-- Supplied data follows --

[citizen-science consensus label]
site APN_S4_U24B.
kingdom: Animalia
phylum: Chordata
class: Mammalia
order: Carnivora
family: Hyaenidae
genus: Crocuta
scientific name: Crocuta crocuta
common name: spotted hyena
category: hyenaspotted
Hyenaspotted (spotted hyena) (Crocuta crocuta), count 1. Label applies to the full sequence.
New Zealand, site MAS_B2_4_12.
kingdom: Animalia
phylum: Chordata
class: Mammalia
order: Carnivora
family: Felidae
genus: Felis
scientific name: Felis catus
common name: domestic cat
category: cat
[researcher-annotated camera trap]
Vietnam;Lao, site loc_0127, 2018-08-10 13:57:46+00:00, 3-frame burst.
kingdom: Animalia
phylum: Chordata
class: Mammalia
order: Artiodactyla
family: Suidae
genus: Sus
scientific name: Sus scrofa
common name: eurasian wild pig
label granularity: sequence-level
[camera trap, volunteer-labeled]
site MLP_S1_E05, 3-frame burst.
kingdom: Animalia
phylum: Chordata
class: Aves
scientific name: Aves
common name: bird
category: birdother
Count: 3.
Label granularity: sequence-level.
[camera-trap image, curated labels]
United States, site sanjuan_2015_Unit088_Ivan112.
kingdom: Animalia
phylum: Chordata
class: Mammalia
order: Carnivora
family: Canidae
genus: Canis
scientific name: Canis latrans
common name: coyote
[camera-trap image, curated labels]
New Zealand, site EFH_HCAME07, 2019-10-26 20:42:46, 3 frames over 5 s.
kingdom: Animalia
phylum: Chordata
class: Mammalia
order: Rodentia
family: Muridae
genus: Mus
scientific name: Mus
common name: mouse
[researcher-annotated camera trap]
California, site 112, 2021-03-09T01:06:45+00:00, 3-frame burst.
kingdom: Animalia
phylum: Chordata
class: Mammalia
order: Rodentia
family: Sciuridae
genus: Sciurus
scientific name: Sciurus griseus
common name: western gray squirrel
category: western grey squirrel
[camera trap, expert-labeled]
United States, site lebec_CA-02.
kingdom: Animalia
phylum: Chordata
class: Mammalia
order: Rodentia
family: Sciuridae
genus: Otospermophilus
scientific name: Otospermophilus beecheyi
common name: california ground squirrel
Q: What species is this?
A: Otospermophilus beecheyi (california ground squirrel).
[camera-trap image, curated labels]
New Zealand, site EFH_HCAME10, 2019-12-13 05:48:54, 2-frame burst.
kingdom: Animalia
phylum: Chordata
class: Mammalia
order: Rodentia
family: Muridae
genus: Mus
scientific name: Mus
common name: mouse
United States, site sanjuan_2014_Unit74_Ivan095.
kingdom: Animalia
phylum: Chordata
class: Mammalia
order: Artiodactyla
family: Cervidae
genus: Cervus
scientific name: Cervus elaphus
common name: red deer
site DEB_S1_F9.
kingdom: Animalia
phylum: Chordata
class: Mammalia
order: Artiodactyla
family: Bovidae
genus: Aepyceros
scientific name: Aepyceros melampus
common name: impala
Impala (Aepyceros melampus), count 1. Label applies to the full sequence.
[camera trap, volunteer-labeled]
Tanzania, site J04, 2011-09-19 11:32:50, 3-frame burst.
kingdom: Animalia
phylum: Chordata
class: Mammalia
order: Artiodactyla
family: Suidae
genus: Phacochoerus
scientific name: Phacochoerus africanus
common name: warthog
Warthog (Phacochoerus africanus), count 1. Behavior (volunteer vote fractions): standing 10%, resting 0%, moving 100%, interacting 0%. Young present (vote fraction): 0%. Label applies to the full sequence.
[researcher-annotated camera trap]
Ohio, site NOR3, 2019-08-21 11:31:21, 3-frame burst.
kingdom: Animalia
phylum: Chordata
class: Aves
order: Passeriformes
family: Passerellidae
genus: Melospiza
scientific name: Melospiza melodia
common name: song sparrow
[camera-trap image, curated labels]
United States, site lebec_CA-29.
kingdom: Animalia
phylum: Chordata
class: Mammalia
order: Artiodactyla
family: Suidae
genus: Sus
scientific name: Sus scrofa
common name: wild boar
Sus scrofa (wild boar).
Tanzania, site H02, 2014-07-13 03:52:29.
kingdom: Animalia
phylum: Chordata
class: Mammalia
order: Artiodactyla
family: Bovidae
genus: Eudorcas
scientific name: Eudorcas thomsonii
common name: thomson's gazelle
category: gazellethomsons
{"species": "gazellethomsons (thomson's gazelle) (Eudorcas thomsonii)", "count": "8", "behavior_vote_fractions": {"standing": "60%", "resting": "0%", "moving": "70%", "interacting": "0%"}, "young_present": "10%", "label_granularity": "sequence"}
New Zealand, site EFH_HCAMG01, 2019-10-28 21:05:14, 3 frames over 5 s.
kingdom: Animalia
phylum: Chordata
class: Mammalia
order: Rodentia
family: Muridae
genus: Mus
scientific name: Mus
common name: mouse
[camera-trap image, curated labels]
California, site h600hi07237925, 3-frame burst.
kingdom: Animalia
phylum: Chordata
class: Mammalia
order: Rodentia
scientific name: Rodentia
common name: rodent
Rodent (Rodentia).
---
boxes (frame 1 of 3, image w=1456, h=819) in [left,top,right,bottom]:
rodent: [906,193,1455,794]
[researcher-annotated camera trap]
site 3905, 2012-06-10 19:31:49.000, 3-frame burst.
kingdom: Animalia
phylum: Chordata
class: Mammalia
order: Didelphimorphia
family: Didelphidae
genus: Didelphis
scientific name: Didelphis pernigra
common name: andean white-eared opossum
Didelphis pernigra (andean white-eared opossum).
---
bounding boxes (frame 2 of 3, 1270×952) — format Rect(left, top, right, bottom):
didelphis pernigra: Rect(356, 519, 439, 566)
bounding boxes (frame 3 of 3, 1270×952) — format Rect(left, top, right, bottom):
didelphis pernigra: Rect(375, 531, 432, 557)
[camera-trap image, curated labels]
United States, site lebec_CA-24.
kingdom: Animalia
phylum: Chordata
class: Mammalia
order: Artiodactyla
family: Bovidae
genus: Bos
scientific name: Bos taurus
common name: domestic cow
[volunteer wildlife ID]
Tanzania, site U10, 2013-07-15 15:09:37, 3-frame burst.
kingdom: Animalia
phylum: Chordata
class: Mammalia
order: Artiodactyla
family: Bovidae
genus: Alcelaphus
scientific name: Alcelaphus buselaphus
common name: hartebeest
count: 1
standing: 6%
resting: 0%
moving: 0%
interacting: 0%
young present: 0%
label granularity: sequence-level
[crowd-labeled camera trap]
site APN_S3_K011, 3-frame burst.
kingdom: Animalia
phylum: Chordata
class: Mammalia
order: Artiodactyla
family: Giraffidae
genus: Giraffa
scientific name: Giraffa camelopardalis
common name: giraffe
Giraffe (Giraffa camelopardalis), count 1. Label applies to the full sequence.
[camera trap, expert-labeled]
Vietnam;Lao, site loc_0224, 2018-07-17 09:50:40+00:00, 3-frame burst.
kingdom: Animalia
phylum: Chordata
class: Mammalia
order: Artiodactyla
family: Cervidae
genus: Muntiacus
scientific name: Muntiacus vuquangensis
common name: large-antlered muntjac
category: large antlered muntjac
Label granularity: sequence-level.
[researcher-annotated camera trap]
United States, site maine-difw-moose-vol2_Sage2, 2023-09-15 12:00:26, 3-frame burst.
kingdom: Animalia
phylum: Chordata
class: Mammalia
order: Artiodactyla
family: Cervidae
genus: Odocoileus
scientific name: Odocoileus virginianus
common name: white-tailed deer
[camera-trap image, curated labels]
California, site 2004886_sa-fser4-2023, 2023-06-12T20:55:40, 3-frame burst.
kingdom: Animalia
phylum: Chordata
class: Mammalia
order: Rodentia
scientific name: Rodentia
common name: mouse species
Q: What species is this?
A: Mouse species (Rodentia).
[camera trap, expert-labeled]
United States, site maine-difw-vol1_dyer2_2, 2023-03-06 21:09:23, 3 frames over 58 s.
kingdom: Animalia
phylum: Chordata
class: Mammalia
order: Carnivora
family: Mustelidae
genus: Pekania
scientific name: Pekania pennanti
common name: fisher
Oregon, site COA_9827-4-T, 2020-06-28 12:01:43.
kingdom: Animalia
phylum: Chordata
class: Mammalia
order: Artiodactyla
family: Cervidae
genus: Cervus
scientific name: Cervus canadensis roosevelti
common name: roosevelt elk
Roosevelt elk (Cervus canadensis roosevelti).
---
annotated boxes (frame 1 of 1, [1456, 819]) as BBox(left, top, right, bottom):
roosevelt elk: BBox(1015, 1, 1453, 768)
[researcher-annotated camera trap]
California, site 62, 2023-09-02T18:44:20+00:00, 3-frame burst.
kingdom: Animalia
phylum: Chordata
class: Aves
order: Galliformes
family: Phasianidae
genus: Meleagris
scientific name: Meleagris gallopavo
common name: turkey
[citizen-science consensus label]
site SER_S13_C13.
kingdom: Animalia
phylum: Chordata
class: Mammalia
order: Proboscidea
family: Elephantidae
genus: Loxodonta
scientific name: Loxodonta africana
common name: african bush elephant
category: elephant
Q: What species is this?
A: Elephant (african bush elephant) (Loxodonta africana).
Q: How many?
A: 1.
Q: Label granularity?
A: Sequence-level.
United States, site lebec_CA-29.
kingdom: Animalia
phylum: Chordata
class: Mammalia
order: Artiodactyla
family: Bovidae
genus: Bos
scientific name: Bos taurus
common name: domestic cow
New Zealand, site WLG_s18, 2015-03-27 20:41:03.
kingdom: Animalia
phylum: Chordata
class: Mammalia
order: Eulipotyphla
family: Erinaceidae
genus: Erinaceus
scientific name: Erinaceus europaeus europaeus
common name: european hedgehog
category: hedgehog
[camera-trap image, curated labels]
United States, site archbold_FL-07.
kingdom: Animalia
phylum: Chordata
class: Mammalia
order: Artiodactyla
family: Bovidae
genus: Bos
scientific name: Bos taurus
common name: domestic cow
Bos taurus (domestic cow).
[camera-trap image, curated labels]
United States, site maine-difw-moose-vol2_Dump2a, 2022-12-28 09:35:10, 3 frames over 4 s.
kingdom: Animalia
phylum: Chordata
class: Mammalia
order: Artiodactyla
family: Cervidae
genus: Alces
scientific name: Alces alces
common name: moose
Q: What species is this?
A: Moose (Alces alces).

-- Supplied data concluded --

From the entries above, return exactly the line containing "common name: mouse species", the line containing "scientific name: Meleagris gallopavo", and all lines between, and nothing else.

common name: mouse species
Q: What species is this?
A: Mouse species (Rodentia).
[camera trap, expert-labeled]
United States, site maine-difw-vol1_dyer2_2, 2023-03-06 21:09:23, 3 frames over 58 s.
kingdom: Animalia
phylum: Chordata
class: Mammalia
order: Carnivora
family: Mustelidae
genus: Pekania
scientific name: Pekania pennanti
common name: fisher
Oregon, site COA_9827-4-T, 2020-06-28 12:01:43.
kingdom: Animalia
phylum: Chordata
class: Mammalia
order: Artiodactyla
family: Cervidae
genus: Cervus
scientific name: Cervus canadensis roosevelti
common name: roosevelt elk
Roosevelt elk (Cervus canadensis roosevelti).
---
annotated boxes (frame 1 of 1, [1456, 819]) as BBox(left, top, right, bottom):
roosevelt elk: BBox(1015, 1, 1453, 768)
[researcher-annotated camera trap]
California, site 62, 2023-09-02T18:44:20+00:00, 3-frame burst.
kingdom: Animalia
phylum: Chordata
class: Aves
order: Galliformes
family: Phasianidae
genus: Meleagris
scientific name: Meleagris gallopavo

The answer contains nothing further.